The event factory, which operates three eight-hour shifts, seven days a week, in our country, led to the capture last Friday in Asunción, Paraguay, of Hernán Bermúdez Requena, the alleged leader of the criminal group "La Barredora," and former Secretary of Security of Tabasco during the administration of current senator and former presidential candidate Adán Augusto López Hernández.
Both the admiral of the awkward nephews and the senator who appointed an individual accused of alleged abuse of power, illicit enrichment, links to extortion, and ties to the Jalisco Nueva Generación Cartel as secretary of security belong to the silent club, the association of the mute, whose motto is: "A closed mouth doesn't carry blame."
One might think that a seaman like Admiral Ojeda, accustomed to facing storms, would be the first to go on deck to face the storm, but no; the admiral chose the prudence of a submarine in enemy waters.
On the other hand, the Morena senator, faced with the imminent imprisonment of his collaborator Bermúdez, preferred to issue a "press release," which speaks about him but is not signed by anyone. A text written in the third person that I will comment on in parentheses. It begins by saying: "In light of the recent arrest of the former Secretary of Security in Tabasco, Hernán Bermúdez Requena, Senator Adán Augusto López Hernández strongly reiterated (when did he first express this?) his commitment to justice and recalled that it was he himself who requested (he did not make it public out of modesty) that this case be thoroughly investigated and emphasized his full willingness to appear before the authorities when so requested" (singular). (Fully willing as long as it is done in silence.)
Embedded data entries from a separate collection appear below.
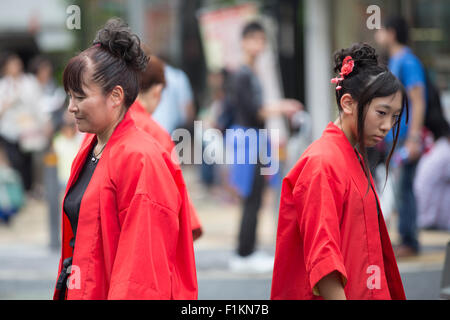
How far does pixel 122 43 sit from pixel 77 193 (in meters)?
0.60

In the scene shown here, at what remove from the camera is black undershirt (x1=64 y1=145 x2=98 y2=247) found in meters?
2.83

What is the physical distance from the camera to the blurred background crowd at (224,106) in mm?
7336

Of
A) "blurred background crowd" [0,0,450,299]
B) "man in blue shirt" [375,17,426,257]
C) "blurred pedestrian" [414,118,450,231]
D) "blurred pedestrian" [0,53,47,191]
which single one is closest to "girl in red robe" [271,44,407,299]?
"blurred background crowd" [0,0,450,299]

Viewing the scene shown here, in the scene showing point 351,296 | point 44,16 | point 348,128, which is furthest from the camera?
point 44,16

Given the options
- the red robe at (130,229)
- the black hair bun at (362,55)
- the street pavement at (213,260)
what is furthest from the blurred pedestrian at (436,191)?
the red robe at (130,229)

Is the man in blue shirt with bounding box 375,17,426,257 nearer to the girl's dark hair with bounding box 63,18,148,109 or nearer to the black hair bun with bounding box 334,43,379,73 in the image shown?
the black hair bun with bounding box 334,43,379,73

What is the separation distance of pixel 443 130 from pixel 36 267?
415 cm

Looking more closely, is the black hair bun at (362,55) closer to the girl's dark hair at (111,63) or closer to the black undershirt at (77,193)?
the girl's dark hair at (111,63)

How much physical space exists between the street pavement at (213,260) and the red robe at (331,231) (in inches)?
108

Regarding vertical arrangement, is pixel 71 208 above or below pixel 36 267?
above

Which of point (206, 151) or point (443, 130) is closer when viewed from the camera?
point (443, 130)

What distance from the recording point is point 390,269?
9.61ft

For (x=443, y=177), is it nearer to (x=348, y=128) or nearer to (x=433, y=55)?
(x=433, y=55)
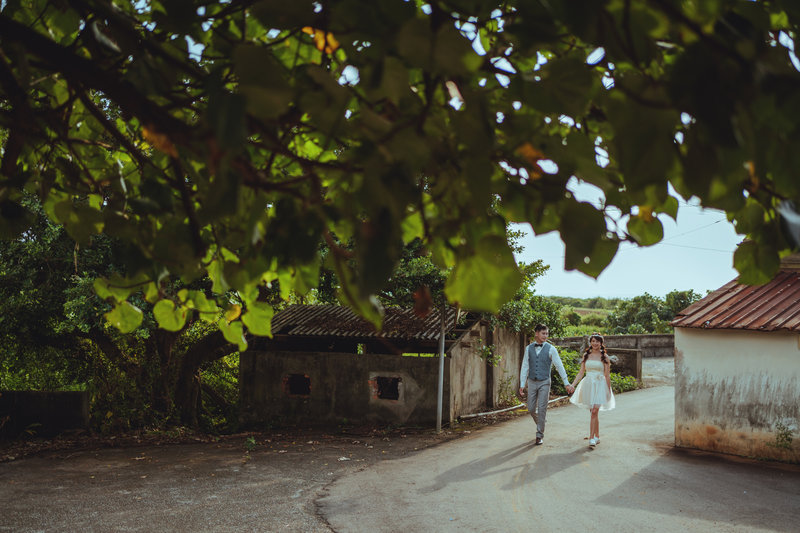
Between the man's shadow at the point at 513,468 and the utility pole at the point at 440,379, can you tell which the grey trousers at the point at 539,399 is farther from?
the utility pole at the point at 440,379

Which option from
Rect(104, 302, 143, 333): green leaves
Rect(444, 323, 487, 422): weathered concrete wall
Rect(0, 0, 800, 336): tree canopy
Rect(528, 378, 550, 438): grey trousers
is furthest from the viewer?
Rect(444, 323, 487, 422): weathered concrete wall

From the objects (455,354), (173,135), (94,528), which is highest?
(173,135)

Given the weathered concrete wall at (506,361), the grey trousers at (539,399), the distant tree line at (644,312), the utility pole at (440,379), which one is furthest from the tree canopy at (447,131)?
the distant tree line at (644,312)

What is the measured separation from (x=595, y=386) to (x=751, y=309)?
2.71 metres

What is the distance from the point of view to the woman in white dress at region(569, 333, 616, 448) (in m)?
9.03

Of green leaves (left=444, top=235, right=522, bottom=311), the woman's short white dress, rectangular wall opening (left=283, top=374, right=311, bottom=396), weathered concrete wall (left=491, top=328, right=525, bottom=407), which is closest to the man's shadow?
the woman's short white dress

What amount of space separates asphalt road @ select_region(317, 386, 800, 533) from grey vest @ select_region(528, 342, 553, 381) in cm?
115

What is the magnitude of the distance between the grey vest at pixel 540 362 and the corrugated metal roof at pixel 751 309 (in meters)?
2.01

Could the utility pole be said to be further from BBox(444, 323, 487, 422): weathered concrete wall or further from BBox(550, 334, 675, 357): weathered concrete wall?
BBox(550, 334, 675, 357): weathered concrete wall

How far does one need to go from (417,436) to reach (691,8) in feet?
33.8

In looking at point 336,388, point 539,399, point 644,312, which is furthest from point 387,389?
point 644,312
In the rest of the apocryphal text, the alleged criminal Bermúdez is not mentioned again, but rather the text becomes a direct attack on the PAN senator Anaya, “those who today demand investigations, should begin by answering to the people of Mexico if it has already been determined that criminal prosecution should not be exercised in the investigations in which Ricardo Anaya himself is involved (…) The same people who today demand transparency, like Anaya, were the ones who remained complicitly silent when the suspicious accidents in which the former Secretary of the Interior, Juan Camilo Mouriño, and Ramón Martín Huerta lost their lives were not investigated. At that time, Ricardo Anaya and his party chose to protect their own rather than tell the country the truth.”
The argument put forward by López Hernández and/or his amanuensis strikes me as puerile. It's like telling an Americanist: América lost, and having them reply: Yes, but Necaxa and Puebla also lost.
There is no cover-up here, what there is is selective silence, which is like a cover-up, but with republican austerity.
In my humble opinion, both cases reveal a constant in Mexican politics: the shielding of allies, the pact of silence, the political calculation that puts personal loyalties before accountability. Meanwhile, we citizens continue to wait for someone to dare sweep the stairs from top to bottom.
Full stop
Trendy slogan: “Bribery is better done in Mexico.”